Database indexes
What are database indexes? If you’re building web apps powered by a relational database, you should know.
A database index is a data structure in the database which improves the speed of operations (typically row lookups) on a database table, or across tables. Think of them like the index in the back of a book. If you’re reading a book about the Wu Tang Clan and you want to find all the Method Man references, it’d be a lot easier to flip to the index and find “Method Man”, then open up directly to all those pages numbers (as opposed to scanning every page of the book for the words “Method Man”), wouldn’t it?
Well that’s basically how database indexes work. Assuming you have an indexed
users.id
column on your users table, when you query a database with…
SELECT name FROM users WHERE id = 1
…the database can find that row very quickly, rather than having to scan through every row in the table and check whether it’s “id” value is equal to 1.
So, in a typical rails application, what things should you index?
Primary keys
Most SQL databases with the
concept of a primary key will automatically create an index on the primary key
column when it exists. In Rails, this is typically the “id” column in a table,
and because Rails tells the DB that it’s a primary key, you’ll get the index
“for free”, created by the database. This is very important for a “show view”

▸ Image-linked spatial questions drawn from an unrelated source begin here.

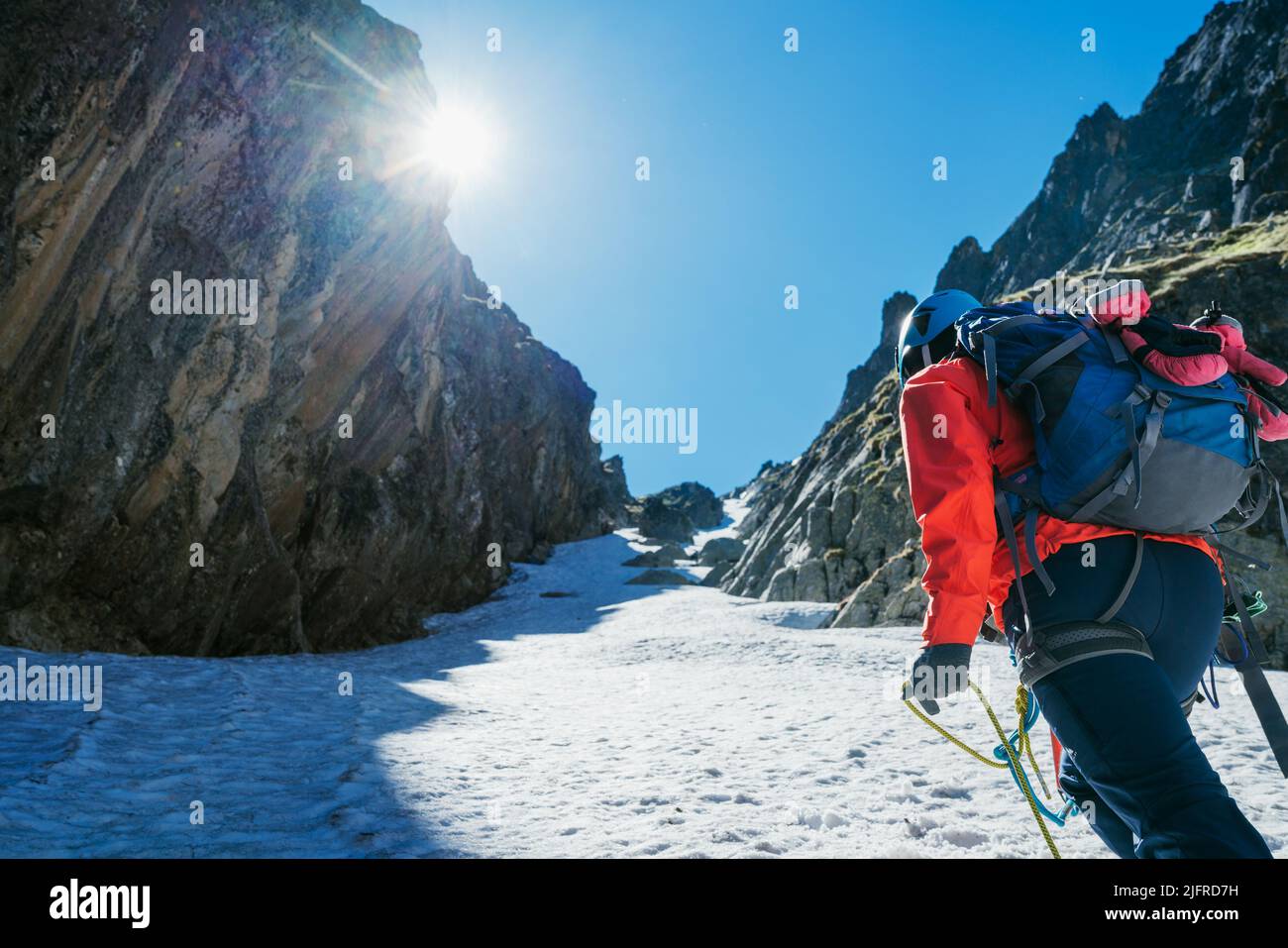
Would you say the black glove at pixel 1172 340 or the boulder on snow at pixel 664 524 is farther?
the boulder on snow at pixel 664 524

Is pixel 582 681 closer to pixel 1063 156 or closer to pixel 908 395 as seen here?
pixel 908 395

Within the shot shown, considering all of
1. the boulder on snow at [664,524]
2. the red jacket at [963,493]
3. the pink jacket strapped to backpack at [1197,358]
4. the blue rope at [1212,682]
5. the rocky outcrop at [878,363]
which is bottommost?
the boulder on snow at [664,524]

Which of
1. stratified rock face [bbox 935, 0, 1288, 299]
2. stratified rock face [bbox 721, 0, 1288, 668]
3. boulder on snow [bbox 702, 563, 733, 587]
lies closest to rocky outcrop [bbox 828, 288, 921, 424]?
stratified rock face [bbox 721, 0, 1288, 668]

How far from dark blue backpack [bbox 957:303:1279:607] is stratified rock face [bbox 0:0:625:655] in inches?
546

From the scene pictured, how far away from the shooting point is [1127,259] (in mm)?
43188

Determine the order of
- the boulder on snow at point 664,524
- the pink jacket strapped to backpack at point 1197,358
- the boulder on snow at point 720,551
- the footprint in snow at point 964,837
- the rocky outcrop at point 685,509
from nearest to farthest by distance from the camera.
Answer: the pink jacket strapped to backpack at point 1197,358, the footprint in snow at point 964,837, the boulder on snow at point 720,551, the boulder on snow at point 664,524, the rocky outcrop at point 685,509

like /users/1, for example. The request comes in, and the query to “find user
with id equal to 1” occurs very quickly because the users.id
column is
indexed.
Best practice: index every primary key
Foreign keys
Now what if that user has_many comments? In Rails, you most likely have a
user_id column in your comments table, which the Comment
model will use to
determine the user that it belongs to. You should have an index on every
foreign key column. When you make a page like /users/1/comments, two things
need to happen. First, we lookup the user with id equal to 1. Assuming we’ve
indexed primary keys, this will be fast. Second, we want to find all comments
that belong to this user. If we’ve indexed comments.user_id
, this will be
fast too.
We’ve actually taken this to a “policy” point where we try to avoid ever naming
a column with an _id
suffix, unless it is an integer foreign key column that
needs to be indexed.
Best practice: index every foreign key column
Columns used by to_param
Let’s say you’ve got indexes in place on users.id
and comments.user_id
, but
then a request comes in to make “pretty urls” on these pages. Ok, no problem.
We add a users.keyword
column to users, and allow users to specify a username
with their account. Now we can make requests to urls like
/users/matt/comments
, and see all comments by that user. Well, same situation
as before, we need to do a find, but this time we’re matching against the
‘keyword’ column and not the ‘id’ column, so this needs to be indexed.
Best practice: index every column used in a WHERE clause
Composite keys on join models
What if multiple users could write one comment together, and we needed to store
a timestamp to know when each of them last edited the comment? We could
introduce a Commentary
join model, which would connect users to comments. This
model would have a user_id
and comment_id
column, along with a
last_edited_at
timestamp, or something.
In this case, there should be a composite index (an index across multiple
columns, basically) on the (user_id
, comment_id
) combination on this join
model. That way, when we run a query to find all comments that a certain user
has been an editor on, we can quickly those comments through the join table.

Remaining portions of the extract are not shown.